しかし、東洋医学の考え方ではどちらの治療も必要と考えており、特に双極性障害のような症状が変動する病気に対してはどちらも必要になってきます。当院の治療方針では、東洋医学的な治療法だけでは足りない部分を、現代生理学と脳科学的な治療法から補うことで、より安定して確実に症状を改善することができます。

お腹の痛みとともに、便秘や下痢などが数ヵ月以上続く病気

お腹の痛みとともに、便秘や下痢などが数ヵ月以上続くお悩みはありませんか。その悩みは、過敏性腸症候群(IBS)かもしれません。
 
過敏性腸症候群の特徴は、便秘と下痢を繰り返す症状が3ヶ月以上続いていること、そして、他の検査で異常所見がみられないことです。

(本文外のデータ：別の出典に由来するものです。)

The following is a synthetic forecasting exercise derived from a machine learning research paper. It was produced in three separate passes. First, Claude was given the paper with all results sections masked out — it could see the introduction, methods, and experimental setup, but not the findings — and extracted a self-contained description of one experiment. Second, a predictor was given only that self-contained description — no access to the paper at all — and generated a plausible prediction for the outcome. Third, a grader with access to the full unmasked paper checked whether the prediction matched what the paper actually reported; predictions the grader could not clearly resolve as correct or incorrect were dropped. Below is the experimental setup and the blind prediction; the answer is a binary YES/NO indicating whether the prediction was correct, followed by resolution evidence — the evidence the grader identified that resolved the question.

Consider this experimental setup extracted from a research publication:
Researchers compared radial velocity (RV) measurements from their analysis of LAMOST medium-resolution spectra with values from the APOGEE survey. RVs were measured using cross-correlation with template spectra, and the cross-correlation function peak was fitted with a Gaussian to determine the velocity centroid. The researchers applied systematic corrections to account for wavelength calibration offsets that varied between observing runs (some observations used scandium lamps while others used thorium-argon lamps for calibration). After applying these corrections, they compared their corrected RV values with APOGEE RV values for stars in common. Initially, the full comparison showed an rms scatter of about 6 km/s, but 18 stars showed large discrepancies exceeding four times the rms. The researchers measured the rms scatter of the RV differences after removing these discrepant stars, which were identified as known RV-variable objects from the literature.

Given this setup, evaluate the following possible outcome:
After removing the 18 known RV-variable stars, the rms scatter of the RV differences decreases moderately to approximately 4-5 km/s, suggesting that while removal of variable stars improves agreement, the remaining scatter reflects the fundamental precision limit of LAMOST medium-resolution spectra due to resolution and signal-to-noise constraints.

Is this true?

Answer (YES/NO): NO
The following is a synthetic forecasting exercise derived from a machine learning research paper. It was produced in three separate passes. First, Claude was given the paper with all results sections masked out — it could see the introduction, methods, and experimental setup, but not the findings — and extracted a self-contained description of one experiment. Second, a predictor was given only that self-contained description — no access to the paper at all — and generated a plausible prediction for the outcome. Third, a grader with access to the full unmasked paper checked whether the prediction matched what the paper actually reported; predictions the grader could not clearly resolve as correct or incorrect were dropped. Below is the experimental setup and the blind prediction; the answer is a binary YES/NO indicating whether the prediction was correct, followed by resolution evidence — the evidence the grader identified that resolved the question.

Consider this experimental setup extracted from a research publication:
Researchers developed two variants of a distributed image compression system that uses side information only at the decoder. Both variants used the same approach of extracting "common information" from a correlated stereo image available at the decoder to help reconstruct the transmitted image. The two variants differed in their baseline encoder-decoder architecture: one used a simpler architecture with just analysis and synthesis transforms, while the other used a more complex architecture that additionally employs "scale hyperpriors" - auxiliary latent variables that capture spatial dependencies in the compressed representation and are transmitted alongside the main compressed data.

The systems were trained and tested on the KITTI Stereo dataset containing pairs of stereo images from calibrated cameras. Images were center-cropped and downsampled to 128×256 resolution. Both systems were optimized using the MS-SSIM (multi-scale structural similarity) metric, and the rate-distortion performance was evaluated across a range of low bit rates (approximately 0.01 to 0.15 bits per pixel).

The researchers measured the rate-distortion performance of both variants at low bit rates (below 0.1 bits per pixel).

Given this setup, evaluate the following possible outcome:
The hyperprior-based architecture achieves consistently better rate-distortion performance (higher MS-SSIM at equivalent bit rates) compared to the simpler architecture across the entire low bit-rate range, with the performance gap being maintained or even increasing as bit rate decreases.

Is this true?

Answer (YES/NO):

過敏性腸症候群の原因はストレスです。現代のストレス社会において、体におけるストレスの影響は度外視できなくなってきたということで、ストレスを受けた体の腸は、収縮運動が激しくなり、また、痛みを感じやすい知覚過敏状態になります。この状態が強いことがIBSの特徴です。

過敏性腸症候群の診断基準

現在、過敏性腸症候群の診断基準は2016年に改定されたローマⅣです。
 
また、ローマⅢからⅣに変更された最大の要点は腹部不快感を診断基準から除外したことです。

ローマⅣ診断基準
最近3ヶ月間、月に4日以上腹痛が繰り返し起こり、次の項目の2つ以上があること。
 
  • 排便と症状が関連する
  • 排便頻度の変化を伴う
  • 便性状の変化を伴う
期間としては6ヶ月以上前から症状があり、最近3ヶ月間は上記基準をみたす
 
※大腸に腫瘍や炎症などの病気がないこと

ローマⅣ:便の性状と頻度による分類

  • 便秘型硬便または兎糞状便が25%以上あり、軟便または水様便が25%未満のもの
  • 下痢型軟便または水様便が25%以上あり、硬便または兎糞状便が25%未満のもの
  • 混合型硬便または兎糞状便が25%以上あり、軟便または水様便も25%以上のもの
  • 分類不能型便性状異常の基準が上記のいずれも満たさないもの
過敏性腸症候群は、ストレスの影響で自律神経が乱れ、排便のリズム、形状が崩れてしまう病気です。そのため、ストレスの原因となる会社等が休みの日やプライベートなどにはあまり症状が出ず、ストレスの多い時期になると症状が強くなる傾向にあります。
 
診断基準にある便の状態をわかりやすく言い換えると以下のようになります。

便秘型:けいれん性便秘
便秘型は腹痛を伴い、ウサギのフンのようなコロコロした便がポタンと落ちて水に浮かびます。
 
下痢型:神経性下痢
下痢型は激しい腹痛の後、粘液性の下痢便が出ます。
朝起きてすぐ、朝食後、出かける前、電車の中、到着後など、便意をもよおす回数が多いのが特徴です。
 
混合型:交代性便通異常
以前は、過敏性腸症候群の特徴として便器と下痢を繰り返すことにありました。まさに混合型が典型的な例となります。
 
混合型は下痢と便秘を繰り返します。 便通の異常以外に食欲不振や腹部膨満感、吐き気、おなら、頭痛などを伴う場合もあります。

過敏性腸症候群の合併症

過敏性腸症候群で、注意すべき点は、合併症を引き起こしたり、症状が長期継続し、中には症状の種類が変化することがあることです。
 
一部報告によれば、たとえば、下痢型の患者さんの場合、12年後も下痢型のままの人は20%、15%の人は混合型に変化、35%の人は症状がなくなったとの報告があります(便秘型になった人はいませんでした)。